* _Document section_:
——

I understand not wanting to be locked into buying a TiVo branded drive, and I believe the hackers will figure a way around that if TiVo doesn't, but why would you want USB over eSATA? eSATA is like having an internal hard drive on the outside of the machine. It runs at the exact same speed as an internal SATA drive, which means there is zero performance difference between the external drive and the internal one. USB hard drives on the other hand are basically a kludge that run no where near the speed of a real internal hard drive. eSATA is the future for external hard drives. TiVo is just planning ahead a little better then usual. 

Dan


----------



## Justin Thyme (Mar 29, 2005)

ChuckyBox said:


> The only thing that disappointed me about the external drive was that in the video interview Pony said it was a Western Digital drive. My experience with those has been terrible.


TivoPony didn't want to comment on whether you could "bless" a third party drive. He did say that you can't just use a plain drive because it needs the Tivo File system on it (MFS). If you've done a hard drive upgrade, you know that's not a big deal. However it could be a little more involved.

I share Dan's optimism that some uhhh... creative folks in the community with intense curiousities will be able to figure out the problem.

And it won't just be for gearheads to do. I would be really really surprized if it weren't possible for folks at Weaknees or PTVupgrade to provide Seagate based drives. I am sure that Tivo would like to line up a major manufacturer to provide branded drives. And that's goodness for lots of folks. Personally- I hope to figure out to roll my own drives.

Looks like there are a few enclosures available for making your own sata external. and some modules support up to five internal drives (which are presented to the Tivo as one physical drive).


----------



## interactiveTV (Jul 2, 2000)

dr_mal said:


> Do BluRay and/or HD-DVD even support 1080p?


 A few of the announced drives at CES do output at 1080p.

http://reviews.cnet.com/Pioneer_BDP...&subj=Pioneer+BDP-HD1+Blu-ray+Disc+DVD+Player

The format war should ensure consumer confusion, slow take rates, and high prices. Hopefully, the Playstation 3 will end all that.

_ITV

P.S. ignore the use of the term "upconversion" since 1080p shouldn't be "upconverted" on these outputs. It makes little sense to me either but reporters are sometimes confused (or I am -- whichever)


----------



## ChuckyBox (Oct 3, 2005)

——

* _Input data_:
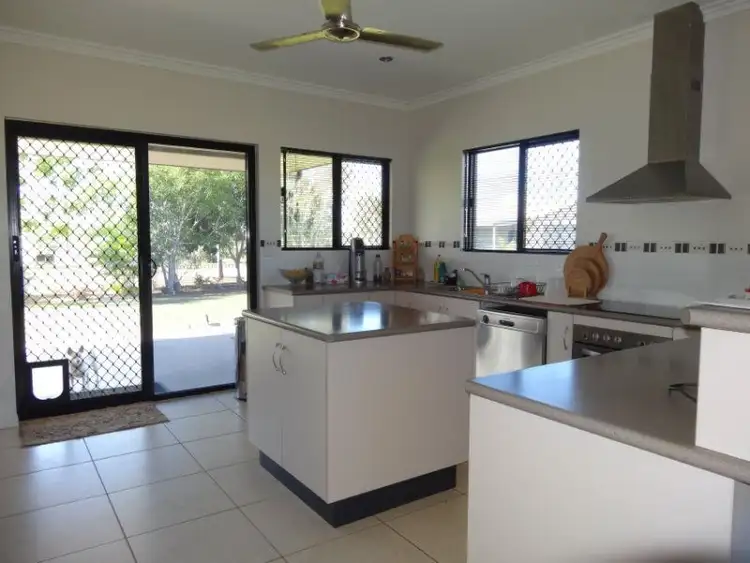 Third view of Homely house listing, 191 Weir Road, Charters Towers QLD 4820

——

* _Task details_: Duplicate the stretch of the TiVo external-drive forum thread above from "The format war" through "(Oct 3, 2005)".

* _Output_:
The format war should ensure consumer confusion, slow take rates, and high prices. Hopefully, the Playstation 3 will end all that.

_ITV

P.S. ignore the use of the term "upconversion" since 1080p shouldn't be "upconverted" on these outputs. It makes little sense to me either but reporters are sometimes confused (or I am -- whichever)


----------



## ChuckyBox (Oct 3, 2005)